▶ [What to produce]: Using the entries below, quote exactly the span of lines that begins with the line containing "What is the distance to" and ends with the final line.

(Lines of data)
-------

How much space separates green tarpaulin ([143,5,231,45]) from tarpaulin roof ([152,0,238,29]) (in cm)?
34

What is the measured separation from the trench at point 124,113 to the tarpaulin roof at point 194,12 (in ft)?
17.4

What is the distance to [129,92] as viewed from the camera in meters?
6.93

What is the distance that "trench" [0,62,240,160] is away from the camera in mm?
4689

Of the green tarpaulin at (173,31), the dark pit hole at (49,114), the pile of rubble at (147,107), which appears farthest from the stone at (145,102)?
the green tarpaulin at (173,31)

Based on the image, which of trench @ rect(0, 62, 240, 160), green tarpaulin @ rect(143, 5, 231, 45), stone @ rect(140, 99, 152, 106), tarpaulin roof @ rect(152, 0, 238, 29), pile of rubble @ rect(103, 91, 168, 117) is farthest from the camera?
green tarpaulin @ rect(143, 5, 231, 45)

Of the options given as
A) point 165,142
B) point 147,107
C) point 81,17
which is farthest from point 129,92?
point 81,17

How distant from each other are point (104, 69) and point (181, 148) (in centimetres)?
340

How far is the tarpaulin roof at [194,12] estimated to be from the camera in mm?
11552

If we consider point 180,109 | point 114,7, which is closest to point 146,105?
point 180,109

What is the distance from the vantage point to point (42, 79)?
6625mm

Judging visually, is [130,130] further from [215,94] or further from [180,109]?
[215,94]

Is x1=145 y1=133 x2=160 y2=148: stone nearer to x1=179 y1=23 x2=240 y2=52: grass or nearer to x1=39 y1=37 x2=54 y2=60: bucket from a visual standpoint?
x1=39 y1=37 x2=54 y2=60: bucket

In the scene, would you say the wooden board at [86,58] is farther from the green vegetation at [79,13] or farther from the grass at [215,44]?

-------

▶ [Task output]:
What is the distance to [129,92] as viewed from the camera in meters?
6.93

What is the distance that "trench" [0,62,240,160] is away from the camera in mm?
4689

Of the green tarpaulin at (173,31), the dark pit hole at (49,114), the pile of rubble at (147,107), which appears farthest from the stone at (145,102)?
the green tarpaulin at (173,31)

Based on the image, which of trench @ rect(0, 62, 240, 160), green tarpaulin @ rect(143, 5, 231, 45), stone @ rect(140, 99, 152, 106), tarpaulin roof @ rect(152, 0, 238, 29), pile of rubble @ rect(103, 91, 168, 117) is farthest from the camera?
green tarpaulin @ rect(143, 5, 231, 45)

Of the options given as
A) point 165,142
B) point 147,107
C) point 81,17
which is farthest from point 129,92?
point 81,17

How distant from each other are point (104, 69) and point (181, 148) (in centimetres)?
340

How far is the tarpaulin roof at [194,12] estimated to be from the camera in mm?
11552

If we consider point 180,109 | point 114,7, which is closest to point 146,105?
point 180,109

What is the distance from the vantage point to point (42, 79)?
6625mm

Judging visually, is [130,130] further from [215,94] or further from [180,109]?
[215,94]

Is x1=145 y1=133 x2=160 y2=148: stone nearer to x1=179 y1=23 x2=240 y2=52: grass or nearer to x1=39 y1=37 x2=54 y2=60: bucket from a visual standpoint?
x1=39 y1=37 x2=54 y2=60: bucket

In the scene, would you say the wooden board at [86,58] is farther from the green vegetation at [79,13] or farther from the grass at [215,44]?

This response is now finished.